Why it makes the Decanter hall of fame?
Vega Sicilia, Unico 1964, Ribera del Duero, Spain
Bottles produced 96,000
Release price 2,700 pesetas (equivalent to €16)
Price today £473 (average price at auction)
A legend because
Vega Sicilia is Spain’s most prestigious estate, and, until the 1950s, probably the only one with an international reputation. Most of its production goes into a wine called Valbuena – it is made from younger vines and contains more Merlot than Cabernet Sauvignon, and is aged for five years before release – but the finest parcels are reserved for Unico. This wine is produced only in the top vintages, and 1964 was truly outstanding in Ribera del Duero. It also happened to be the centenary of the founding of Vega Sicilia.
The estate was founded in 1864 and planted mostly with French varieties brought back as cuttings from Bordeaux by Eloy Lecanda, whose father owned the property. These flourished alongside the local Tinto del Pais, today known as Tempranillo. By the early 20th century, Vega Siclia was already recognised for its supreme quality. But distribution was restricted primarily to friends of the family. In 1964, the company was under the stewardship of Jesús Anadón, who used his prestige to help found the Ribera del Duero DO in 1982.
The winter was cold and rainy, but the summer was exemplary for vines, with cool nights alternating with hot days. The harvest took place in early October, also in fine conditions.
The vines, of which a high proportion are old, occupy more than 200 hectares at an elevation of around 700 metres. The soils are dominated by limestone and schist, and the fact that many vineyards are planted on north-facing slopes means good acidity levels are retained in the grapes and wines. Although French varieties still play a part in the Vega Sicilia blends, the lion’s share is Tempranillo, which is trained as bush vines; by contrast, the Cabernet Sauvignon and Merlot are trained along wires using the Guyot system, as in Bordeaux. Green-harvesting, as well as the naturally low production of the old vines, keep yields in check. Harvesting is highly selective, with picking dates varying according to the variety, parcel and age of the vines.
The winemaking at Vega Sicilia has always been extremely complicated, and the winemakers have often been reluctant to spell out their techniques in any detail. What characterises Unico, a Gran Reserva, is that it is aged for many years both in small American and French oak barrels (coopered on the premises), both new and older, as well as in larger casks and sometimes cement tanks, often going back and forth between these options. The winemakers were aware of the risks of oxidation and volatile acidity, to which Unico is prone, so the barrels were always kept topped up. The process is prolonged as well as complex, and in some vintages the wine was aged for 16 years before being bottled and released (though more recent vintages have only spent about six years in wood). Inevitably, the blend varies slightly from year to year. Bottling dates could also vary, depending on the demand for the wine. The 1964 vintage, made by Jesús Anadón, began its life in large casks for two years, then a further two years in 575-litre barrels, and completed its ageing in mostly older barrels for a further seven years. It first appeared on the market in 1976.
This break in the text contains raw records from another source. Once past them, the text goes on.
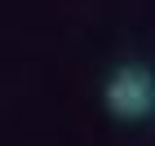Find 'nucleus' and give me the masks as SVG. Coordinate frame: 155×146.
I'll list each match as a JSON object with an SVG mask.
<instances>
[{
	"mask_svg": "<svg viewBox=\"0 0 155 146\" xmlns=\"http://www.w3.org/2000/svg\"><path fill=\"white\" fill-rule=\"evenodd\" d=\"M102 97H107V111L115 120H129V124L151 120L155 115V71L142 67V62H124V67L111 71Z\"/></svg>",
	"mask_w": 155,
	"mask_h": 146,
	"instance_id": "obj_1",
	"label": "nucleus"
}]
</instances>
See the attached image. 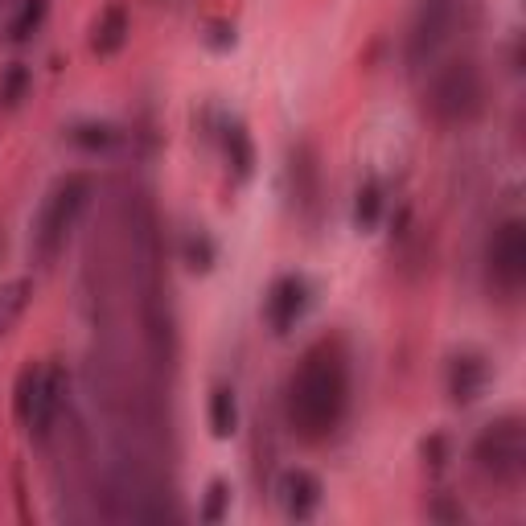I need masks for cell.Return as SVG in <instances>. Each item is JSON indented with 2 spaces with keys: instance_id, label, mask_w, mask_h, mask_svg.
Returning a JSON list of instances; mask_svg holds the SVG:
<instances>
[{
  "instance_id": "52a82bcc",
  "label": "cell",
  "mask_w": 526,
  "mask_h": 526,
  "mask_svg": "<svg viewBox=\"0 0 526 526\" xmlns=\"http://www.w3.org/2000/svg\"><path fill=\"white\" fill-rule=\"evenodd\" d=\"M457 13H461V0H424L416 13V25H411V62L432 58L448 42Z\"/></svg>"
},
{
  "instance_id": "4fadbf2b",
  "label": "cell",
  "mask_w": 526,
  "mask_h": 526,
  "mask_svg": "<svg viewBox=\"0 0 526 526\" xmlns=\"http://www.w3.org/2000/svg\"><path fill=\"white\" fill-rule=\"evenodd\" d=\"M235 424H239V407H235V391L227 387H218L214 399H210V428L218 440H227L235 436Z\"/></svg>"
},
{
  "instance_id": "8fae6325",
  "label": "cell",
  "mask_w": 526,
  "mask_h": 526,
  "mask_svg": "<svg viewBox=\"0 0 526 526\" xmlns=\"http://www.w3.org/2000/svg\"><path fill=\"white\" fill-rule=\"evenodd\" d=\"M29 292H33L29 280L0 284V337H9V329L21 321V313H25V305H29Z\"/></svg>"
},
{
  "instance_id": "ffe728a7",
  "label": "cell",
  "mask_w": 526,
  "mask_h": 526,
  "mask_svg": "<svg viewBox=\"0 0 526 526\" xmlns=\"http://www.w3.org/2000/svg\"><path fill=\"white\" fill-rule=\"evenodd\" d=\"M190 259H194V268H210V243H206V235H198V243L190 239Z\"/></svg>"
},
{
  "instance_id": "7a4b0ae2",
  "label": "cell",
  "mask_w": 526,
  "mask_h": 526,
  "mask_svg": "<svg viewBox=\"0 0 526 526\" xmlns=\"http://www.w3.org/2000/svg\"><path fill=\"white\" fill-rule=\"evenodd\" d=\"M87 198H91V181L83 173L66 177L58 190L46 198L42 218H37V231H33V247H37V259H42V263H54L62 255L74 222H79V214L87 210Z\"/></svg>"
},
{
  "instance_id": "ac0fdd59",
  "label": "cell",
  "mask_w": 526,
  "mask_h": 526,
  "mask_svg": "<svg viewBox=\"0 0 526 526\" xmlns=\"http://www.w3.org/2000/svg\"><path fill=\"white\" fill-rule=\"evenodd\" d=\"M231 494H227V485H210V502H206V522H218V514H222V502H227Z\"/></svg>"
},
{
  "instance_id": "9c48e42d",
  "label": "cell",
  "mask_w": 526,
  "mask_h": 526,
  "mask_svg": "<svg viewBox=\"0 0 526 526\" xmlns=\"http://www.w3.org/2000/svg\"><path fill=\"white\" fill-rule=\"evenodd\" d=\"M280 502H284L288 518H296V522L313 518V510H317V502H321V485H317V477L305 473V469L284 473V481H280Z\"/></svg>"
},
{
  "instance_id": "6da1fadb",
  "label": "cell",
  "mask_w": 526,
  "mask_h": 526,
  "mask_svg": "<svg viewBox=\"0 0 526 526\" xmlns=\"http://www.w3.org/2000/svg\"><path fill=\"white\" fill-rule=\"evenodd\" d=\"M346 403H350L346 358L337 354V346L321 342L305 354V362L288 383V420L305 440H321L342 424Z\"/></svg>"
},
{
  "instance_id": "277c9868",
  "label": "cell",
  "mask_w": 526,
  "mask_h": 526,
  "mask_svg": "<svg viewBox=\"0 0 526 526\" xmlns=\"http://www.w3.org/2000/svg\"><path fill=\"white\" fill-rule=\"evenodd\" d=\"M62 370L58 366H37V370H25L21 374V395H17V411H21V420L33 436H46L54 416H58V407H62Z\"/></svg>"
},
{
  "instance_id": "ba28073f",
  "label": "cell",
  "mask_w": 526,
  "mask_h": 526,
  "mask_svg": "<svg viewBox=\"0 0 526 526\" xmlns=\"http://www.w3.org/2000/svg\"><path fill=\"white\" fill-rule=\"evenodd\" d=\"M305 305H309V284L300 276H284L272 284L268 296H263V321H268L276 333H288L300 321V313H305Z\"/></svg>"
},
{
  "instance_id": "d6986e66",
  "label": "cell",
  "mask_w": 526,
  "mask_h": 526,
  "mask_svg": "<svg viewBox=\"0 0 526 526\" xmlns=\"http://www.w3.org/2000/svg\"><path fill=\"white\" fill-rule=\"evenodd\" d=\"M21 87H25V70L17 66V70H9V79H5V99L17 103V99H21Z\"/></svg>"
},
{
  "instance_id": "5bb4252c",
  "label": "cell",
  "mask_w": 526,
  "mask_h": 526,
  "mask_svg": "<svg viewBox=\"0 0 526 526\" xmlns=\"http://www.w3.org/2000/svg\"><path fill=\"white\" fill-rule=\"evenodd\" d=\"M227 153H231V161H235V173L247 177L251 165H255V153H251V140H247V132H243L239 124L227 128Z\"/></svg>"
},
{
  "instance_id": "8992f818",
  "label": "cell",
  "mask_w": 526,
  "mask_h": 526,
  "mask_svg": "<svg viewBox=\"0 0 526 526\" xmlns=\"http://www.w3.org/2000/svg\"><path fill=\"white\" fill-rule=\"evenodd\" d=\"M481 99V87H477V70L469 62H457L448 66L444 74H436L432 83V111L440 120H461L477 107Z\"/></svg>"
},
{
  "instance_id": "30bf717a",
  "label": "cell",
  "mask_w": 526,
  "mask_h": 526,
  "mask_svg": "<svg viewBox=\"0 0 526 526\" xmlns=\"http://www.w3.org/2000/svg\"><path fill=\"white\" fill-rule=\"evenodd\" d=\"M485 379H490V370H485L481 358H457L453 362V399L457 403H473L481 395Z\"/></svg>"
},
{
  "instance_id": "5b68a950",
  "label": "cell",
  "mask_w": 526,
  "mask_h": 526,
  "mask_svg": "<svg viewBox=\"0 0 526 526\" xmlns=\"http://www.w3.org/2000/svg\"><path fill=\"white\" fill-rule=\"evenodd\" d=\"M490 280L502 292H518L526 280V231L518 218L502 222L490 239Z\"/></svg>"
},
{
  "instance_id": "7c38bea8",
  "label": "cell",
  "mask_w": 526,
  "mask_h": 526,
  "mask_svg": "<svg viewBox=\"0 0 526 526\" xmlns=\"http://www.w3.org/2000/svg\"><path fill=\"white\" fill-rule=\"evenodd\" d=\"M128 42V13L124 9H107L95 25V50L99 54H116Z\"/></svg>"
},
{
  "instance_id": "2e32d148",
  "label": "cell",
  "mask_w": 526,
  "mask_h": 526,
  "mask_svg": "<svg viewBox=\"0 0 526 526\" xmlns=\"http://www.w3.org/2000/svg\"><path fill=\"white\" fill-rule=\"evenodd\" d=\"M379 210H383L379 185H366V190L358 194V222H362V227H374V222H379Z\"/></svg>"
},
{
  "instance_id": "e0dca14e",
  "label": "cell",
  "mask_w": 526,
  "mask_h": 526,
  "mask_svg": "<svg viewBox=\"0 0 526 526\" xmlns=\"http://www.w3.org/2000/svg\"><path fill=\"white\" fill-rule=\"evenodd\" d=\"M74 140L87 144V148H103V144H111V128H79Z\"/></svg>"
},
{
  "instance_id": "9a60e30c",
  "label": "cell",
  "mask_w": 526,
  "mask_h": 526,
  "mask_svg": "<svg viewBox=\"0 0 526 526\" xmlns=\"http://www.w3.org/2000/svg\"><path fill=\"white\" fill-rule=\"evenodd\" d=\"M42 17H46V0H25V9L9 25V37H13V42H21V37H29L37 25H42Z\"/></svg>"
},
{
  "instance_id": "3957f363",
  "label": "cell",
  "mask_w": 526,
  "mask_h": 526,
  "mask_svg": "<svg viewBox=\"0 0 526 526\" xmlns=\"http://www.w3.org/2000/svg\"><path fill=\"white\" fill-rule=\"evenodd\" d=\"M473 457L481 465V473H490L502 485H514L522 477L526 465V444H522V424L518 420H498L477 436Z\"/></svg>"
}]
</instances>
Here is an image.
Decanter’s Michael Broadbent, tasting the wine over a span of 10 years, remarked: ‘Initially tannic but eventually beautifully evolved.’ He observed that Unico is a wine that requires decanting and proper aeration for the bouquet to display itself fully.
In 2001 Serena Sutcliffe MW of Sotheby’s detected ‘earthy mushrooms on the nose, with violets and aniseed. Lovely, opulent, Burgundian taste. Sweet, melting violetty fruit’.